Start of ENTRIES

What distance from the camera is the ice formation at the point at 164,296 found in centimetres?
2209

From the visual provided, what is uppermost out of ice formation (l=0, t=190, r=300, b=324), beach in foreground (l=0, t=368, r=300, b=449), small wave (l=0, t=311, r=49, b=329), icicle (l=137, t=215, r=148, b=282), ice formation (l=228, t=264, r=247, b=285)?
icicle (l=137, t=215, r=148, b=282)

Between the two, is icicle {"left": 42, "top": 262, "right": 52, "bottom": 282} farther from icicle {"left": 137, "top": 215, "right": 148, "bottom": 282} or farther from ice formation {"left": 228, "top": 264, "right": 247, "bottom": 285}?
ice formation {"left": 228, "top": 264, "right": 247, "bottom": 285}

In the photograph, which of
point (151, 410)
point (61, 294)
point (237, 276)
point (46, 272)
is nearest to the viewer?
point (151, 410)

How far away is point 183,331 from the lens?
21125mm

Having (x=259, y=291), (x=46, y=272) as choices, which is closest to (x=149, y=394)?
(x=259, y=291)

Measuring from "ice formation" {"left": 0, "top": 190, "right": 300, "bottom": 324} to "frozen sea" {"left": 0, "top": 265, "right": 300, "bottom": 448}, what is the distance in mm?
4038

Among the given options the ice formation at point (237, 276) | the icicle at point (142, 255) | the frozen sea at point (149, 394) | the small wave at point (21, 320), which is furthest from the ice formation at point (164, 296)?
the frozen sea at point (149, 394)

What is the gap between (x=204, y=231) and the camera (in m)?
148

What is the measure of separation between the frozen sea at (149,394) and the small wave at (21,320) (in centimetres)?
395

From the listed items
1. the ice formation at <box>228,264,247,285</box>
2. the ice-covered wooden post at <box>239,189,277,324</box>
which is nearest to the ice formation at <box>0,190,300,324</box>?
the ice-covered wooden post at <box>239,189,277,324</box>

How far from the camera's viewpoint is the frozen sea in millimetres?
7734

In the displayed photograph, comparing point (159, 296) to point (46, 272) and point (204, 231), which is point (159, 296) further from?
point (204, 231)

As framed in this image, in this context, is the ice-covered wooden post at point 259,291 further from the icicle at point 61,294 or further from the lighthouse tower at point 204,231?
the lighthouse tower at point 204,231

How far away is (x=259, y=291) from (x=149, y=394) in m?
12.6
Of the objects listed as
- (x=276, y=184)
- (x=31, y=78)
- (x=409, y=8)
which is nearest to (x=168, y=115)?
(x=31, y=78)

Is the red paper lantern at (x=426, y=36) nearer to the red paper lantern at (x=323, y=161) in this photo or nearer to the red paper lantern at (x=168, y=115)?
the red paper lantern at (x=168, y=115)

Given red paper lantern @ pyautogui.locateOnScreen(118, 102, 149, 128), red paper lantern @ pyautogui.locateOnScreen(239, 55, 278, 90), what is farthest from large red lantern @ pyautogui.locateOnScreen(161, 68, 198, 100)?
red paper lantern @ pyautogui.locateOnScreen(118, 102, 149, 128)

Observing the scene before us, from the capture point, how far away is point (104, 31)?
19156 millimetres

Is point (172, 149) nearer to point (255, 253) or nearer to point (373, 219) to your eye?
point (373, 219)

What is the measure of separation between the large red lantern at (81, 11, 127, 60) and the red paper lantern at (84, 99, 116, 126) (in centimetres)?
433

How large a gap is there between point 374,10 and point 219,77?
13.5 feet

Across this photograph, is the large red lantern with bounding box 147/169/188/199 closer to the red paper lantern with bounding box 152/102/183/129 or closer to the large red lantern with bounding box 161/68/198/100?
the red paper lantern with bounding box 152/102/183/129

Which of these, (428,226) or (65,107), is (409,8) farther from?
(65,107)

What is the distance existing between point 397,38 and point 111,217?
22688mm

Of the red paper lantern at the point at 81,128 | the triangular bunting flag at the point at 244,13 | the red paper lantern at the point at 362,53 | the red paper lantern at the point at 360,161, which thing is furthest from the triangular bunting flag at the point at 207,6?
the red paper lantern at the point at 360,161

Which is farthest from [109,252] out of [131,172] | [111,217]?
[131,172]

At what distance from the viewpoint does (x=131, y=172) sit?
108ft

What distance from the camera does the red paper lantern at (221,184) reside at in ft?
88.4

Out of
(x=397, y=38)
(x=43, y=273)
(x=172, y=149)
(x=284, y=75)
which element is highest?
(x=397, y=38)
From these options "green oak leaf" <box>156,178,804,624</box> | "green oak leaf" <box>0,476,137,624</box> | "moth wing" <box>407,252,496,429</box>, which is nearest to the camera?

End of ENTRIES

▶ _STATED EXERCISE_
Reproduce each record exactly, leaving nothing out.

▶ _COMPLETE ANSWER_
What distance from the camera is the ice formation at the point at 164,296 found in centimetres?
2209

From the visual provided, what is uppermost out of ice formation (l=0, t=190, r=300, b=324), beach in foreground (l=0, t=368, r=300, b=449), small wave (l=0, t=311, r=49, b=329), icicle (l=137, t=215, r=148, b=282), ice formation (l=228, t=264, r=247, b=285)?
icicle (l=137, t=215, r=148, b=282)

Between the two, is icicle {"left": 42, "top": 262, "right": 52, "bottom": 282} farther from icicle {"left": 137, "top": 215, "right": 148, "bottom": 282} or farther from ice formation {"left": 228, "top": 264, "right": 247, "bottom": 285}?
ice formation {"left": 228, "top": 264, "right": 247, "bottom": 285}

In the photograph, which of
point (151, 410)
point (61, 294)
point (237, 276)
point (46, 272)
is nearest to the viewer?
point (151, 410)

How far away is point 183,331 from the lens?
21125mm

Having (x=259, y=291), (x=46, y=272) as choices, which is closest to (x=149, y=394)?
(x=259, y=291)

Measuring from "ice formation" {"left": 0, "top": 190, "right": 300, "bottom": 324} to "frozen sea" {"left": 0, "top": 265, "right": 300, "bottom": 448}, what is the distance in mm?
4038

Among the given options the ice formation at point (237, 276) | the icicle at point (142, 255) | the frozen sea at point (149, 394) | the small wave at point (21, 320), which is furthest from the ice formation at point (164, 296)?
the frozen sea at point (149, 394)

What is the gap between (x=204, y=231) and the camera (in m)?
148

What is the measure of separation between the frozen sea at (149,394) and the small wave at (21,320) (in centimetres)?
395

From the listed items
1. the ice formation at <box>228,264,247,285</box>
2. the ice-covered wooden post at <box>239,189,277,324</box>
which is nearest to the ice formation at <box>0,190,300,324</box>?
the ice-covered wooden post at <box>239,189,277,324</box>

How far from the camera's viewpoint is the frozen sea in millimetres?
7734

In the displayed photograph, comparing point (159, 296) to point (46, 272) and point (204, 231), which is point (159, 296) further from?
point (204, 231)

As framed in this image, in this context, is the ice-covered wooden post at point 259,291 further from the icicle at point 61,294 or further from the lighthouse tower at point 204,231?
the lighthouse tower at point 204,231

How far away is (x=259, y=291) from (x=149, y=394) in m?
12.6
Of the objects listed as
- (x=276, y=184)
- (x=31, y=78)
- (x=409, y=8)
which is nearest to (x=168, y=115)?
(x=31, y=78)

Is the red paper lantern at (x=426, y=36) nearer to the red paper lantern at (x=323, y=161) in this photo or nearer to the red paper lantern at (x=168, y=115)?
the red paper lantern at (x=168, y=115)

Given red paper lantern @ pyautogui.locateOnScreen(118, 102, 149, 128), red paper lantern @ pyautogui.locateOnScreen(239, 55, 278, 90), what is farthest from large red lantern @ pyautogui.locateOnScreen(161, 68, 198, 100)?
red paper lantern @ pyautogui.locateOnScreen(118, 102, 149, 128)

Observing the scene before us, from the capture point, how far away is point (104, 31)?
19156 millimetres

Is point (172, 149) nearer to point (255, 253) or nearer to point (373, 219) to your eye?
point (373, 219)

What is the measure of separation between the large red lantern at (81, 11, 127, 60) and the red paper lantern at (84, 99, 116, 126) (in centimetres)?
433

How large a gap is there between point 374,10 and point 219,77?
13.5 feet

Across this photograph, is the large red lantern with bounding box 147/169/188/199 closer to the red paper lantern with bounding box 152/102/183/129 or closer to the large red lantern with bounding box 161/68/198/100?
the red paper lantern with bounding box 152/102/183/129

Which of these, (428,226) or (65,107), is (409,8) farther from?
(65,107)

What is the distance existing between point 397,38 and point 111,217?
22688mm

Of the red paper lantern at the point at 81,128 | the triangular bunting flag at the point at 244,13 | the red paper lantern at the point at 362,53 | the red paper lantern at the point at 360,161, which thing is furthest from the triangular bunting flag at the point at 207,6?
the red paper lantern at the point at 360,161

Which is farthest from [109,252] out of [131,172] | [111,217]?
[131,172]

At what distance from the viewpoint does (x=131, y=172) sit?
108ft

What distance from the camera does the red paper lantern at (221,184) reside at in ft?
88.4

Out of
(x=397, y=38)
(x=43, y=273)
(x=172, y=149)
(x=284, y=75)
which element is highest?
(x=397, y=38)
From these options "green oak leaf" <box>156,178,804,624</box> | "green oak leaf" <box>0,476,137,624</box> | "moth wing" <box>407,252,496,429</box>, which is nearest to the camera?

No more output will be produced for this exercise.